Nous tombons mal car l'ancienne mosquée d'hiver de la madrassa n'est pas ouverte
aujourd'hui. Pour compléter la visite, nous reviendrons demain après-midi (9 septembre) pendant que nous aurons quartier libre. C'est
une jolie
petite mosquée bien que non restaurée. Les murs et plafonds sont ornés de décors
peints dans des tons inhabituels, brun rouille, gris bleu, ocre. Des pendentifs
ornent la jolie coupole et les absides à voûte en cul de four de l'entrée et, en
face, du mihrab.
Nous profitons de ce second passage pour aller visiter
une cellule située dans l'angle au fond et à droite de la cour. Elle était
organisée sur deux niveaux, disposant d'une cheminée au rez-de-chaussée tandis
que la pièce de l'étage est très agréable avec sa voûte peinte et ses
nombreuses niches. Plus loin, nous entrerons également dans une cellule
reconvertie en boutique de marchand de miniatures.
Nous regagnons le centre de
la vieille ville en traversant les trois tim principaux, les bazars édifiés au XVIe
siècle.
Une nouvelle fois le bazar des joailliers (Tim Tok-i-Zargaron). Arrêt devant l'atelier d'un coutelier qui nous présente de
jolis ciseaux en forme de becs d'oiseaux (possibilité d'y faire graver son nom).
Puis c'est le bazar des chapeliers (Tok-i-Tilpak Furuchon) et le
bazar des changeurs (Tok-i-Sarrafon).
De là, nous allons visiter l'ancienne mosquée Magok-i-Attari
("attar" fait
référence aux marchands d'herbes médicinales) qui a été construite sur les vestiges
de très anciens autels païens, d'un temple bouddhiste et d’un temple
zoroastrien: deux milles ans d'histoire révélés par l'archéologue soviétique Chichkine en 1935. Ce qui explique qu'elle soit située en dénivelé, semi enterrée
ou à demi déterrée si l'on préfère.
C’est la mosquée la plus ancienne de Boukhara. Une première mosquée à quatre
piliers avait été édifiée à cet endroit mais elle a été détruite par un incendie
en 937. La façade sud de l’actuelle mosquée date du XIIe siècle. Elle est
caractéristique des techniques de décoration utilisées à cette époque: brique
polie, carreaux en terre cuite sculptés, bandeau épigraphique émaillé, mosaïque.
Le syncrétisme intégrant le zoroastrisme est marqué par certains motifs
symboliques résultant de la disposition des briques.
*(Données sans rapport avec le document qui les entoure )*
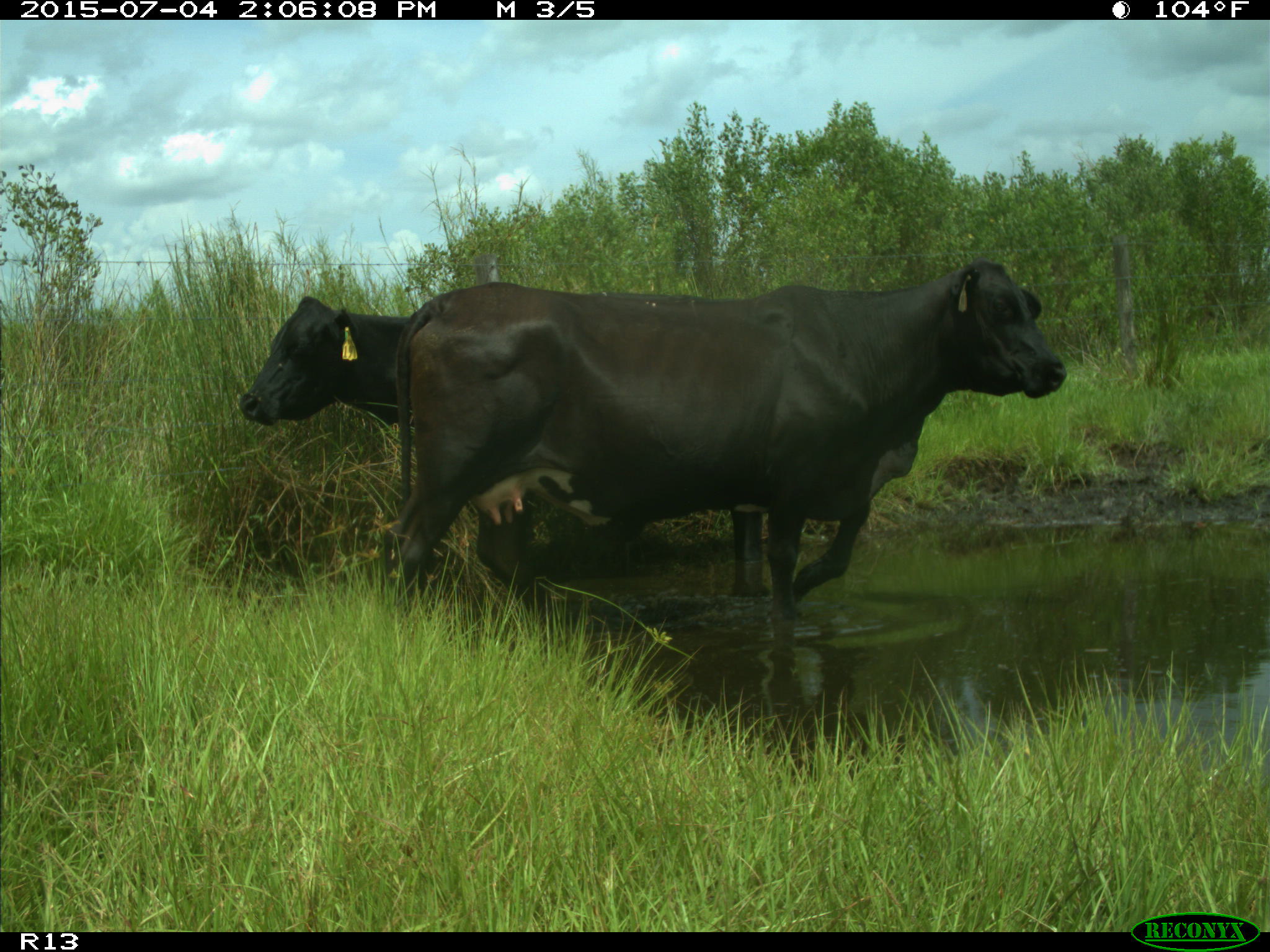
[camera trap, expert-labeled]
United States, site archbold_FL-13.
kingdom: Animalia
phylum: Chordata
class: Mammalia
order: Artiodactyla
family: Bovidae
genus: Bos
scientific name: Bos taurus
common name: domestic cow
Le portail Est avait été construit au milieu du XVIe siècle pour permettre
l'accès. Désaffectée au culte, la mosquée abrite aujourd’hui un musée du tapis.
5 -
Liab-i-Haouz:
khanagha Nadir Divan Begi (1619-20) et madrassas Koukeldach (1568) et Nadir
Divan Begi (1622) et tour dans le quartier juif
Après cela, direction le
centre, le Liab-i-Haouz.
Le mot haouz désigne le
bassin qui occupe le centre de ce vaste espace animé. Ce réservoir, le plus
grand de la ville, a été creusé en 1620 et était alimenté par un canal. C'était
devenu rapidement un égout à ciel ouvert même si les porteurs d'eau venaient y
remplir leurs outres. La réalisation du bassin avait heureusement ménagé les
mûriers plantés en 1477 qui apportent ombre et fraîcheur sur la place. Le bassin
a été remis en état il y a une bonne quarantaine d'années.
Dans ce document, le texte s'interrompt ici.